We have our usual good comparatively unobstructed lower cost “obstructed” outside cabin, E425 on the Emerald deck 8 amidships, up one from the Promenade (deck 7) and relatively More close to everything. Layout is similar to other Princess ships, and so familiar to us. Had usual visit with Maitre D to get assigned early seating. Theoretically one can do this in advance, but Princess usually makes this impossible, sending us notices we have “chosen anytime seating,” which is a lie. They force “anytime” on us, & we have to see the maitre D almost every time. At least we now have this wonderful feeling that for the next week we need not worry about where to sleep, where or what to eat, what connection we have to make, or any of the other frustrations of independent travel. We can relax.

Records from a set of spatial questions
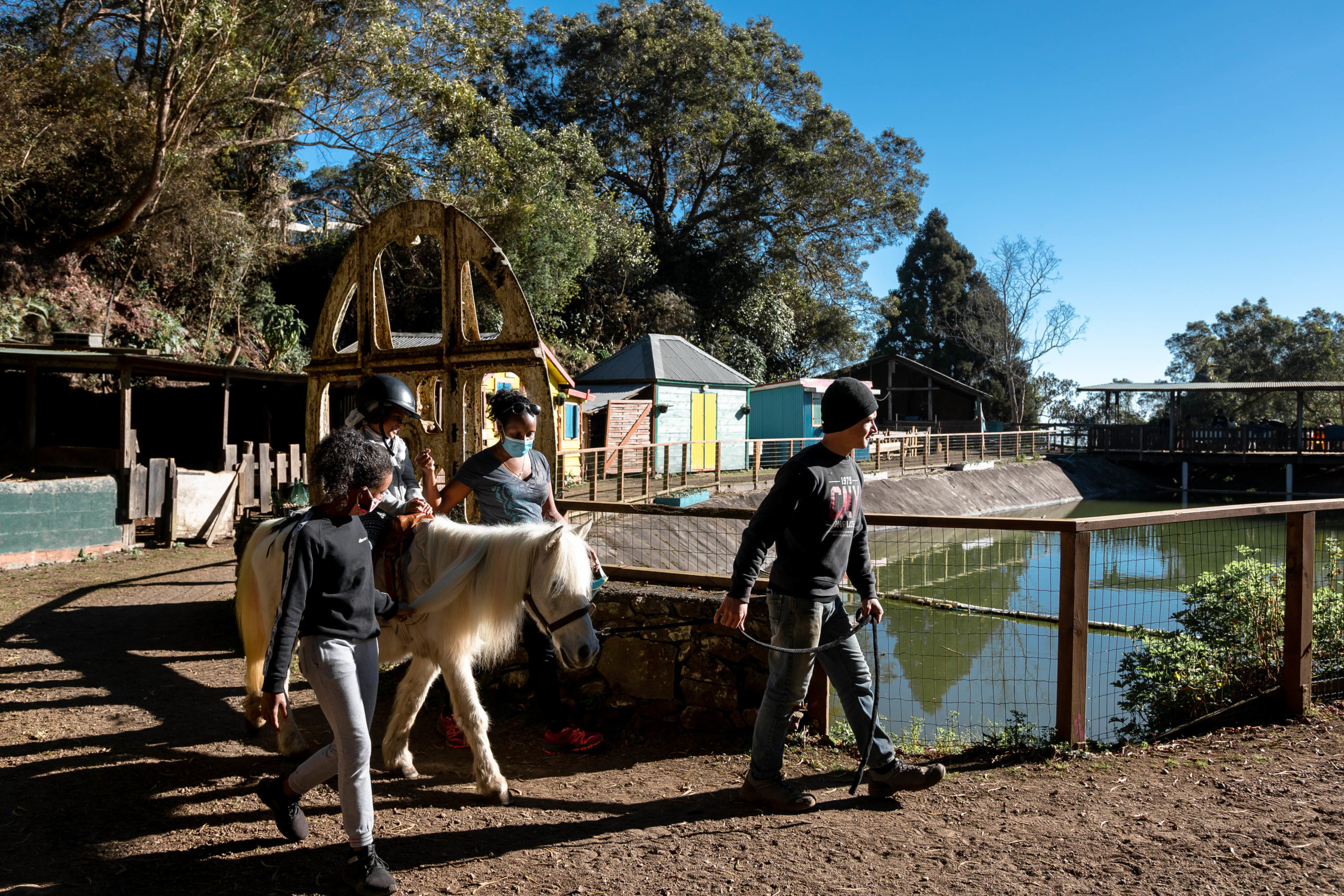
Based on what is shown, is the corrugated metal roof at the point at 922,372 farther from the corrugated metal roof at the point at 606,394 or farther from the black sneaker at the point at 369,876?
the black sneaker at the point at 369,876

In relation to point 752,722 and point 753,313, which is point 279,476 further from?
point 753,313

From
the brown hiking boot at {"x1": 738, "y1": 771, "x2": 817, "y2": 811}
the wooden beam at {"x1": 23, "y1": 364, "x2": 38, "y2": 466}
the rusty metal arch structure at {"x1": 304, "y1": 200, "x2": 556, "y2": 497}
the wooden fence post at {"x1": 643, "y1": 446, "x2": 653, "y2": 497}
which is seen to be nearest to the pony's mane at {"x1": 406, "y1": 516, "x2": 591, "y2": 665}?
the brown hiking boot at {"x1": 738, "y1": 771, "x2": 817, "y2": 811}

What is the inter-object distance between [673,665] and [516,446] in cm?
148

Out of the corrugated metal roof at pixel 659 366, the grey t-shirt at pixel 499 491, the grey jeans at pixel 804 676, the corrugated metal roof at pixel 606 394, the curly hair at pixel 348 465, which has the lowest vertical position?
the grey jeans at pixel 804 676

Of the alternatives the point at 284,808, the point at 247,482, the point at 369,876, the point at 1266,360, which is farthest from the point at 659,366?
the point at 1266,360

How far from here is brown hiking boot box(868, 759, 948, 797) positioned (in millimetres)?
3494

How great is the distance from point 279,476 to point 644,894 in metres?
12.6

:: Written tasks ::
A: Using the cruise text, decide whether each statement agrees with it: (i) the cabin is one deck above the Promenade; (ii) the writers chose anytime seating; (iii) the ship's layout is unfamiliar to the writers. Answer yes or no for each, quoting the deciding words of the text.
B: Echo the entries, starting with the line containing "How great is" and going on through the end of the entries.
These entries are unrelated to the cruise text.

:: Set of answers ::
A:
(i) Yes: "E425 on the Emerald deck 8 amidships, up one from the Promenade (deck 7)"
(ii) No: "sending us notices we have “chosen anytime seating,” which is a lie"
(iii) No: "Layout is similar to other Princess ships, and so familiar to us."

B:
How great is the distance from point 279,476 to point 644,894 in metres?
12.6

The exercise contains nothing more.